Nihon Rinsho. 2006 Apr;64(4):617-23.
As the pathogenesis of acute coronary syndromes (ACS) has been well increasingly defined, there has been enormous progress in the diagnosis and treatment of ACS during the past 50 years.
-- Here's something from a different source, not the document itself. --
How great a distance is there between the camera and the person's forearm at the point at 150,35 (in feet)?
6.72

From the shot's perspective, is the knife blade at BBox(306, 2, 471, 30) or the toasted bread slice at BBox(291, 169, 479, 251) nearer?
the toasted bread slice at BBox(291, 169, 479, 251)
The previous terminology referring to the heterogeneity of the disease has shifted toward a unifying concept encompassing the wide spectrum of manifestations of ACS, subdivided for the purpose of therapeutic considerations into ST elevation myocardial infarction (MI), and non ST elevation ACS with or without cell necrosis (utilizing troponins), namely non ST elevation MI or unstable angina. The advent of coronary care units and the results of randomized clinical trials on reperfusion therapy, thrombolysis or percutaneous coronary intervention, and medical treatment with various pharmacological agents have substantially changed the therapeutic approach, and decreased in-hospital mortality.
随着急性冠状动脉综合征(ACS)的发病机制日益明确,在过去50年里,ACS的诊断和治疗取得了巨大进展。先前用于描述该疾病异质性的术语已转向一个统一的概念,涵盖了ACS的广泛表现形式,出于治疗考虑将其细分为ST段抬高型心肌梗死(MI)以及伴有或不伴有细胞坏死(利用肌钙蛋白)的非ST段抬高型ACS,即非ST段抬高型MI或不稳定型心绞痛。冠心病监护病房的出现以及关于再灌注治疗、溶栓或经皮冠状动脉介入治疗以及使用各种药物进行药物治疗的随机临床试验结果,极大地改变了治疗方法,并降低了住院死亡率。